めい探偵ヒイロ(2)
フルチンのヒイロは自分が倒れていた場所に戻ると、考え込むようにゴミ箱に向かってゆっくりと歩き出した。
まるで、自我を持ったパンツが歩いた跡をたどるかのようにである。
意識を持ったパンツが、勝手に歩く……そして、ゴミ箱にたどり着いたパンツは、そこで絶命した。
なぜ?
ヒイロはもう一度、ゴミ箱の周りを確認した。
――このゴミ箱のまわりになにかきっとあるはずだ。
よくよく見ると、ゴミ箱の周りには、ホコリを散らすかのように大小さまざまな足跡が無数にあった。
しかも、それは、どう見ても人間の足跡である。
ヒイロはしゃがんでその足跡を観察した。
ピキーン!
名探偵ヒイロの目が光る。
この足跡は、どうやら6人のものだ!
そして、この一番大きな足跡が、犯人なのだろう!
ヒイロが倒れていた場所からゴミ箱へとつながり、ゴミ箱の周りを何度も歩く。
そして、ヒイロの背後に、後を追うかのように、この足跡は続いていた。
犯人はこの足跡の奴に違いない!
足跡をたどるヒイロの目は、ついに犯人の足へとたどり着いた。
そう、ヒイロの足へと。
犯人は俺かい! って、なるほど!
迷探偵ヒイロはニコニコと笑いながら両手を打った。
な! わけ! あるかい!
どうやら、この一番大きな足跡はヒイロのもので間違い無いようだ。
では、残りの五つの足跡は誰のものだろう。
倉庫の入り口を確認するヒイロ。
既に倉庫のシャッターは閉まっていた。
では、犯人たちはシャッターを閉めて外に出ていったのであろうか。
確かにその可能性は捨てられない。
迷探偵ヒイロは、床の上に続くその5つの足跡を追いかけた。
地面に這うアリを追いかける子供のように、うんこ座りで追いかける。
ちなみにこの時のヒイロ君、素っ裸ですらね。
歩くたびに地面のすれすれを袋状の振り子がビローンと疲れ果てて揺れているんですから。
もう、傍から見たらアホ丸出しです。
その5つの足跡は、ヒイロのズボンへと続いていた。
そして、そこでピタリと消えた。
予想していた倉庫の入口へとは続いていないのである。
と言うことは、犯人たちは、倉庫の外には出ておらず、このズボンの上にいるはず!
ヒイロはパッと顔を上げた。
そこには、頭上からペンギン、子犬、子猫、子ウサギの冷たい視線がヒイロに降り注がれていた。
しかも、二足歩行で……
さらに、腕まで組んで……
ハハハハ……
笑うしかできないヒイロ。
その四匹の視線は、まるで、何してんのよ! と言わんばかり。
その恐ろしいまでのプレッシャーに押されたヒイロは、とっさに正座すると、なぜか土下座していた。
「すみません! パンツを探しておりまして!」
もう、テコイたちにさんざんこき使われていた時の習慣が、体にしみこんでいたのだろう。

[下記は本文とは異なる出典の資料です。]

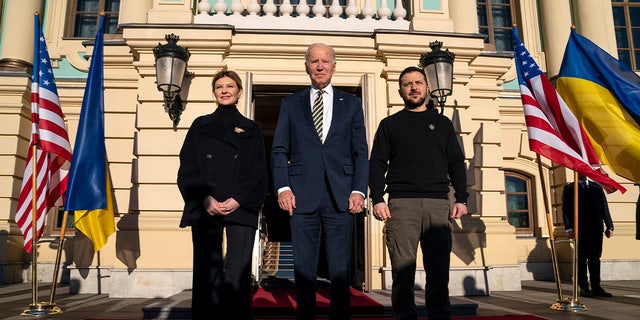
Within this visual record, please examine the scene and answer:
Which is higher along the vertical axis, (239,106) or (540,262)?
(239,106)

強いプレッシャーに対して自然に自分の身を守るように脊髄反射で謝ることができるまでに防御力がレベルアップしていたのだ。
そんな地面におでこをこすりつけるヒイロの耳にパタパタと言う音が聞こえてきた。
顔を上げるヒイロ。
その目には、白いブリーフパンツをかぶったレッドスライムが嬉しそうに駆けてくる姿が映った。
あぁ、お前だけだよ、パンツを持ってきてくれたのは……
ヒイロは咄嗟にレッドスライムに抱き着こうとした。
勢いよく飛びつくレッドスライム
ヒイロォォォォォォ!
レッドスライムがかぶっていたパンツは、最後の一枚。
そうそれは、テコイのところから追い出された際に履いていた最後のパンツだった。
これ履けッ!
レッドスライムの塊が、俺のアゴに!
ヒットしなかった!
ニヤッと笑う俺。
そうそう、同じ手は食らうか!
そう、俺は、とっさに、両の手でレッドスライムの塊を防いでいたのだ。
これでも俺は、魔王【ドゥームズデイエヴァ 】ことイブと互角に張り合った男なのだ!
しかも、マーカスと名乗っていた時には騎士養成学校中等部主席である!
同じ攻撃など二度も喰らうおバカさんではないわ!
俺の手に弾かれたレッドスライムの体が地面に落ちるとポンと弾んだ。
その瞬間、俺の股間に突き上げるような鈍痛が走った。
そう、跳ねたレッドスライムの塊が、俺の股間を直撃していたのだ。